_WRITTEN PROBLEM_
Show each line below that contains the string "item".

[Recorded data]

** start **

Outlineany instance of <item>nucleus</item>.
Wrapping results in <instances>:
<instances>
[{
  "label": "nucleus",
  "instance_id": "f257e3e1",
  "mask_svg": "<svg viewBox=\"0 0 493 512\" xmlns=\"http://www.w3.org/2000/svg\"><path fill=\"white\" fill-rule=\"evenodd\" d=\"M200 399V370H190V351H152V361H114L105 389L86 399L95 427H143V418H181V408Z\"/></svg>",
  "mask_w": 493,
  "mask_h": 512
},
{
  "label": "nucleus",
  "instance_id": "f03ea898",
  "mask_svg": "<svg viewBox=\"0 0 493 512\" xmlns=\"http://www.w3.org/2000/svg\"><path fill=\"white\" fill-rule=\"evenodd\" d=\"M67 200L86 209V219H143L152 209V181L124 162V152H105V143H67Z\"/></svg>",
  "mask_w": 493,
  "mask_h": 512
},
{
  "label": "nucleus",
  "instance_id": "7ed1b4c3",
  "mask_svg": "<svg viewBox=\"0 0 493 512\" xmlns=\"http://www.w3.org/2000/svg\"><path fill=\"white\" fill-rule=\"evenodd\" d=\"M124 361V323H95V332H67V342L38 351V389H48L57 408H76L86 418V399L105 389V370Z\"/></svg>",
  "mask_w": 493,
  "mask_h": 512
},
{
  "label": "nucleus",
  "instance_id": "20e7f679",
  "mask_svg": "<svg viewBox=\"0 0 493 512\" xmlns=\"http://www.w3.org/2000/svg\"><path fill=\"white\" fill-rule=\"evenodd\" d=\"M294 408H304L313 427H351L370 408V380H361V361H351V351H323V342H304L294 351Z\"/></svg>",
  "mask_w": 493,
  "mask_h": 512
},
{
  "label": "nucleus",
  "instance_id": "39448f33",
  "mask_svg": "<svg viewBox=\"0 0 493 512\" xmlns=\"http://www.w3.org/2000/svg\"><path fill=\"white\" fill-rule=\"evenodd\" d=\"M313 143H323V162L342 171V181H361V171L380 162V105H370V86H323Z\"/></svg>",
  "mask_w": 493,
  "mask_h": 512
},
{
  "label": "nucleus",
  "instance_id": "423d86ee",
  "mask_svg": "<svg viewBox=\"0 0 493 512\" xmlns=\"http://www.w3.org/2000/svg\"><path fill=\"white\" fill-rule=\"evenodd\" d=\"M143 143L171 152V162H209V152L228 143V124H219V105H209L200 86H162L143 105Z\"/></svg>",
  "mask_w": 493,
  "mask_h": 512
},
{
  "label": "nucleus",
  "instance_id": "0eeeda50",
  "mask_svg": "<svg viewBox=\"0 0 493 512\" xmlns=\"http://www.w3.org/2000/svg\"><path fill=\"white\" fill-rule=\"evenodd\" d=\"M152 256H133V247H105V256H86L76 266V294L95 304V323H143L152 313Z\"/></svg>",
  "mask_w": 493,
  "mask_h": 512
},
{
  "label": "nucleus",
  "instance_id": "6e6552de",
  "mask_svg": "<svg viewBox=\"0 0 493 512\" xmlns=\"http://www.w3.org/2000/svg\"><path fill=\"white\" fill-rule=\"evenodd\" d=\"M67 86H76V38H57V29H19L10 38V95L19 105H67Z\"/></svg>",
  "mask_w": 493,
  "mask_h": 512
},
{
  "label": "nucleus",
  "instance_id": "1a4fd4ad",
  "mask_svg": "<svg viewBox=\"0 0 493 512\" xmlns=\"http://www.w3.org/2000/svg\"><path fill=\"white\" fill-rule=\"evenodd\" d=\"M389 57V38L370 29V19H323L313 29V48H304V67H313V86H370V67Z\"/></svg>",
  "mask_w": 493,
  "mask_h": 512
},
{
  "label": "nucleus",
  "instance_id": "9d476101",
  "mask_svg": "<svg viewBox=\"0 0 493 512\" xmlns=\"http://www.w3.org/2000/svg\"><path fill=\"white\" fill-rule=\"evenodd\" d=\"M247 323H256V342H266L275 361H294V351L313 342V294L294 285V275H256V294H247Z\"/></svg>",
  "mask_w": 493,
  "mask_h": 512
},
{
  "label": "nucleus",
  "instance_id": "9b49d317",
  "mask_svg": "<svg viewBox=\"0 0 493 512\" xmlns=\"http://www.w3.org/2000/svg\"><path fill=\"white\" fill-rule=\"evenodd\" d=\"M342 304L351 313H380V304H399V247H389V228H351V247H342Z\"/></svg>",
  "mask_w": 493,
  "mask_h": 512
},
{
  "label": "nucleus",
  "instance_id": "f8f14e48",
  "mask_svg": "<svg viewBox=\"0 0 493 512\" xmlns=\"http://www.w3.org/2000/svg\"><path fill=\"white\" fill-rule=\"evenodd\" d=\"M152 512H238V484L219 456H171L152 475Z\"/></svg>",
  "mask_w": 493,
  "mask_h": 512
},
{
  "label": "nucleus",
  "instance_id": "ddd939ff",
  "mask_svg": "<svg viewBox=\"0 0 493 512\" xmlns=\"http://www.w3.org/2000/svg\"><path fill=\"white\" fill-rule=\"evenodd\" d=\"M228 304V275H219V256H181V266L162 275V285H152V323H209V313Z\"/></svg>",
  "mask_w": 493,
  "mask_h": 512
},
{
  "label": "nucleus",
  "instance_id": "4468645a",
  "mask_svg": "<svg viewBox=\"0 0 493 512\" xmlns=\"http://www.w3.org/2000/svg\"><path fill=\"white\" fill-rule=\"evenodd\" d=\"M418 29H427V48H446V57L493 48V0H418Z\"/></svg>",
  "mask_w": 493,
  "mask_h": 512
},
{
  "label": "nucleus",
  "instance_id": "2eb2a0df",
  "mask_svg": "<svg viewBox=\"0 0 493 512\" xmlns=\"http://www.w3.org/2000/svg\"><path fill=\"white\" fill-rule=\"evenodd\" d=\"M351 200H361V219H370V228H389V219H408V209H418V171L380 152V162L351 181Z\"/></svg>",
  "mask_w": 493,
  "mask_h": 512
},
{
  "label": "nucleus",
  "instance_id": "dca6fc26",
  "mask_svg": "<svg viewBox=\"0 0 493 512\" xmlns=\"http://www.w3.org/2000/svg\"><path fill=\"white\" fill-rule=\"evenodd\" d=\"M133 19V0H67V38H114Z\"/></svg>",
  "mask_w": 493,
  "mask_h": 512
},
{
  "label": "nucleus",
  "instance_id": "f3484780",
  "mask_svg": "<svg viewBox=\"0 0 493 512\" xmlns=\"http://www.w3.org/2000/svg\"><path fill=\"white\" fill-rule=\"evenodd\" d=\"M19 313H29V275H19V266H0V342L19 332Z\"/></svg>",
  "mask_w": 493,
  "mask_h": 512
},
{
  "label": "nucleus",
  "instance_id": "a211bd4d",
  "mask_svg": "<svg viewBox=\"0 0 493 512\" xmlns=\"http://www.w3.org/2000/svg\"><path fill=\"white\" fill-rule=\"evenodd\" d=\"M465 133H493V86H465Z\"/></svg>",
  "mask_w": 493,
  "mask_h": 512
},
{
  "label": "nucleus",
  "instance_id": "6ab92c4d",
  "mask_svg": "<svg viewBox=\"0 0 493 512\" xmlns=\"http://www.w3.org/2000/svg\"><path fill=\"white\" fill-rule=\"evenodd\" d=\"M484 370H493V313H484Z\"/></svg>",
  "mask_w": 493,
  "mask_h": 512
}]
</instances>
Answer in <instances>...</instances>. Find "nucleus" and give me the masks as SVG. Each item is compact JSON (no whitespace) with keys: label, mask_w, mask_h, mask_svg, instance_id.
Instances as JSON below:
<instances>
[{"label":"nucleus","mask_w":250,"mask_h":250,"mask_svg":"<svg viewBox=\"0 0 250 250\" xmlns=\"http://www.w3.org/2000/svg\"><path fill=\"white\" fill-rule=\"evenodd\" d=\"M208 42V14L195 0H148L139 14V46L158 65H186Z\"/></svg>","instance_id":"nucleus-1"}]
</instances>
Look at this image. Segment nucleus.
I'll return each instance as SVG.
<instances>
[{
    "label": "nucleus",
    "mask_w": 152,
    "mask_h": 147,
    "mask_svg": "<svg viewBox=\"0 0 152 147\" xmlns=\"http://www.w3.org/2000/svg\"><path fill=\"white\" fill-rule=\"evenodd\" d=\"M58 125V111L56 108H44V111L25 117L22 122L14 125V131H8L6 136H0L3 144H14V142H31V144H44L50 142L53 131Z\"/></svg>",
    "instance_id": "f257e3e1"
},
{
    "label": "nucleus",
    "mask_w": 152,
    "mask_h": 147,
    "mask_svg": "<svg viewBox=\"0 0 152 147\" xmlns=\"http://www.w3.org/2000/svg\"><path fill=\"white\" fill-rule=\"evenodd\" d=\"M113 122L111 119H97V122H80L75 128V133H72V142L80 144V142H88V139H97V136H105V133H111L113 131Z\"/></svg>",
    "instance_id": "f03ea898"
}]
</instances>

** end **

_RESULT OF THE TASK_
Outlineany instance of <item>nucleus</item>.
Answer in <instances>...</instances>. Find "nucleus" and give me the masks as SVG. Each item is compact JSON (no whitespace) with keys: label, mask_w, mask_h, mask_svg, instance_id.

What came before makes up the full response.